I have a US Market 2011 X3 (F25) with 2VB Code (TPMS). The RDC Module is bad, and rather than paying to replace it, I would rather recode the vehicle removing TPMS and enabling the the wheel speed sensor flat tire monitor instead (no warranty).

I have been researching this, but haven't coded in ESys in 2 years and want to make sure I don't screw things up. I still have the software from then, but can't recall if my car has been to the dealer for update since then. How do I check my ESys version vs. car software version for compatibility first?

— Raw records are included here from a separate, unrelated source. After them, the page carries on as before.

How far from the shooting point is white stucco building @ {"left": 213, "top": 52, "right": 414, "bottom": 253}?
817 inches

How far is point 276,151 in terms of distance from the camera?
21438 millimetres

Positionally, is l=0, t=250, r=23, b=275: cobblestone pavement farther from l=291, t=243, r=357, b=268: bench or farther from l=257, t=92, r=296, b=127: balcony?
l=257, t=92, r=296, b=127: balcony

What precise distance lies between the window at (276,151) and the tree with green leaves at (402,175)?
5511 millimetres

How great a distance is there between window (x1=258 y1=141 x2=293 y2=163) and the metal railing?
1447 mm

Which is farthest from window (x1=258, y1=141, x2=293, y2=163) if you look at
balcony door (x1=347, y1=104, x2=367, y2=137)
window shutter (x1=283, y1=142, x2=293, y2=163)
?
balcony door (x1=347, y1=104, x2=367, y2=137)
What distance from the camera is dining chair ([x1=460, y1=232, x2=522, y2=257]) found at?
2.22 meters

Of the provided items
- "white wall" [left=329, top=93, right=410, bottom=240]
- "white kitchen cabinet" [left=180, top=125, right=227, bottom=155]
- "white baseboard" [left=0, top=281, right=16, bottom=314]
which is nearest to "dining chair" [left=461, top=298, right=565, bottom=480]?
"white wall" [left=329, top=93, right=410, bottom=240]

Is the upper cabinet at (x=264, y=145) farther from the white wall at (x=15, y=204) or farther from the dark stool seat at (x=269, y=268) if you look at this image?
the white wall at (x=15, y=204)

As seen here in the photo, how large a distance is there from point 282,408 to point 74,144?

I understand the sequence would be as follows:
a) In FA, remove 2VB and VO Code ICM, CIC, KOMBI, and DSC.
b) disconnect the RDC Module or remove the TPMS fuse (not sure if you have to do this).

Questions:
1) Do I have to put 265 in the FA? - I don't think so for the F25 X3.
2) Do I have to Verify / FDL Code the following - I don't think so as these should default per below when you VO Code the CIC, KOMBI, and DSC.
CIC => RPA_CIC = aktiv
CIC => RDC = nicht_aktiv
CIC => RDC_SAFETY = nicht_aktiv
KOMBI => RDC_ALIVE = nicht_aktiv
KOMBI => MMI_ENA_RPA_RDC = aktiv
KOMBI => RDC_VERBAUT = nicht_aktiv
KOMBI => DSC_MIT_RPA_CC = aktiv
KOMBI => RDC_DISP_SWITCH = nicht_aktiv
DSC => AUSSTATTUNG_RPA = aktiv
3) is FEM_Body applicable to F25 x3?
4) What are the risks of performing this coding? Right now my X3 works fine it just has a TPMS Malfunction at start-up. I have no warranty and would not want to really screw things up.

Thanks for your help!


----------



## c3uo (Jul 22, 2006)

Okay - I think I got it.

I removed 2VB from the FA.

I then VO Coded ICM, KOMBI, HU_CIC, and DSC.

All works with no errors. I have Flat Tire Monitor Active.


I did not pull the Fuse or disconnect the RDC Module. Will this lead to having problems later (my RDC Module is bad)? 

THanks!


----------



## c3uo (Jul 22, 2006)

Thought I would post a picture of the FTM screen.

I found out you can't just pull the fuse for TPMS in the X3 as this gave me DMTL errors which were on the same fuse. 

As everything was working fine with no errors I just left the RDC module connected and fuse installed. Hopefully this will not lead to having problems later...... If anyone knows if my faulty RDC module could cause problems in the background please let me know and I will physically disconnect it.


----------



## HTK12 (Aug 15, 2012)

I tried this on 2015 F25 EUR and all the warnings are still there. Anyone got any glue what else should I do?


----------



## mrashton (Apr 30, 2012)

HTK12 said:


> I tried this on 2015 F25 EUR and all the warnings are still there. Anyone got any glue what else should I do?


Isn't your car still under warranty being a 2015 model so BMW can just fix any issues and leave with working TPMS sensing?


----------



## mrashton (Apr 30, 2012)

c3uo said:


> Thought I would post a picture of the FTM screen.
> 
> I found out you can't just pull the fuse for TPMS in the X3 as this gave me DMTL errors which were on the same fuse.
> 
> As everything was working fine with no errors I just left the RDC module connected and fuse installed. Hopefully this will not lead to having problems later...... If anyone knows if my faulty RDC module could cause problems in the background please let me know and I will physically disconnect it.


Have you decreased the air pressure in one of your tyres in a controlled environment to see whether your change back to basic tyre monitoring is actually working? I'd hate for you to have made this change expecting to be given forewarning of a deflating tyre and it not actually work. Could put you in a dangerous position if that was the case.


----------



## HTK12 (Aug 15, 2012)

mrashton said:


> Isn't your car still under warranty being a 2015 model so BMW can just fix any issues and leave with working TPMS sensing?


It's just out of warranty and the owner doesn't want to buy another set of TPMS for the second set of wheels. Currently installed set doesn't have TPMS, they are aftermarket wheels.


----------